Schuhe ausm Kofferraum
Ich, Daniel Blake wäre tatsächlich ein fulminanter Schlusspunkt unter Loachs Lebenswerk. Entlang der dramaturgischen Konvention einer Einzelschicksalserzählung beobachtet der Film akribisch die menschenunwürdige Bürokratie des sogenannten zweiten Arbeitsmarktes, der die Abgehängten des ersten Arbeitsmarkts für seinen Bedarf zurechtstutzt. Konsequenz einer sozialdemokratischen Bündnispolitik, die Anfang der nuller Jahre von Tony Blair bis Gerhard Schröder reichte. Loachs Titelfigur ist ein Handwerker um die Sechzig, der nach einem Herzinfarkt vom Arzt für arbeitsunfähig erklärt wird. Die Gesundheitsbehörde, die ihr telefonisches Evaluationsverfahren an eine amerikanische Firma outgesourct hat, kommt jedoch zu einem anderen Schluss. Sie verweigert ihm das Krankengeld und verweist ihn ans Arbeitsamt.

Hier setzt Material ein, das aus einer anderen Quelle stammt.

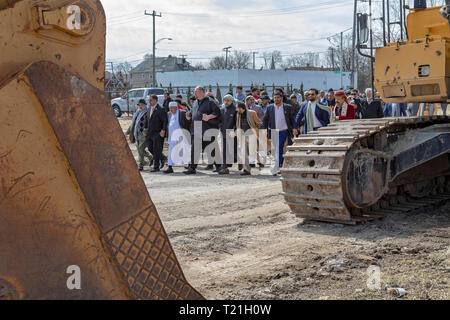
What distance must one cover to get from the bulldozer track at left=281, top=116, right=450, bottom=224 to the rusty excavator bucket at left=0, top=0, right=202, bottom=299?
4.13m

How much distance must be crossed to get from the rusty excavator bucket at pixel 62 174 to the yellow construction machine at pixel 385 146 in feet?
13.6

So findet sich Daniel Blake (Dave Johns) in einer paradoxen Situation wieder: Um Arbeitslosengeld beanspruchen zu können, muss er sich um Jobs bemühen, die er aus gesundheitlichen Gründen gar nicht annehmen darf. Dass es dem Apparat nur darum geht, dem zweiten Arbeitsmarkt neue Niedriglohnjobber zuzuschustern, steckt eine Sachbearbeiterin Daniel: „Sie spekulieren darauf, dass Sie aufgeben!“ Unterstützung findet der Witwer bei der alleinerziehenden Mutter Katie (Hayley Squires), die das Amt mit ihren zwei Kindern gerade aus Kostengründen von London in den Norden Englands umgesiedelt hat, und seinem afrobritischen Nachbarn China (Kema Sikazwe), der aus dem Kofferraum Markenturnschuhe aus chinesischen Sweatshops verkauft. Loachs Regenbogen-Allianz der Abgehängten ist vorbildlich besetzt.
So gibt es auf den ersten Blick in Ich, Daniel Blake nur wenig Neues zu entdecken. Loachs gut gemeinte Sozialdramen ließen zuletzt immer deutlicher erkennen, dass die gesellschaftlichen Analysen die Komplexität einer neoliberalen Wirtschaftspolitik nur unzureichend erfassen – die Argumente stammen aus einer anderen Zeit. Für Loach spricht, dass er diese Zeiten noch persönlich erlebt hat. Seine Berniesandershaftigkeit ist sicher ein Grund, warum Loach im Kino weiterhin gebraucht wird. Ich, Daniel Blake wurde auf den Filmfestspielen von Cannes mit der Goldenen Palme ausgezeichnet, Loachs zweite. Cannes hat sich längst als Ort etabliert, an dem sich die saturierte Arthouse-Mittelschicht trifft, um einen wohlmeinend sozialkritischen Film umstandslos zu kanonisieren.
Ich, Daniel Blake erweist sich bei näherem Hinsehen dann aber als einer von Loachs interessantesten, weil genauesten Filmen. Weil er nicht nur reflexhaft auf den Humanismus seiner Figuren insistiert, sondern auch die Mechanismen des abstrakten „Systems“ nüchtern vorführt. Aufgefangen werden diese fast prozessualen Beobachtungen von einem grandiosen Comedy-Körper, der die oftmals unausgegorene Mischung aus Gesellschaftskritik und Sozialromantik in früheren Loach-Filmen auf kongeniale Weise in seinem Spiel vereint. Die fatalistischen Einlassungen des hauptberuflichen Komikers Dave Johns erinnern an Stand-up-Routinen, mit denen sich professionelle Comedians eben auch vor der Öffentlichkeit exponieren. Johns’ Performance ist von schnodderiger Verletzlichkeit, darum findet er passende Antworten auf die kafkaesken Anwandlungen eines Systems, das Bedürftige mit Muzak in endlosen Telefonwarteschleifen mürbe zu machen versucht. Daniel Blake reagiert auf die Zumutungen mit einer „Kunstaktion“, direkt vor dem Eingang des Arbeitsamtes.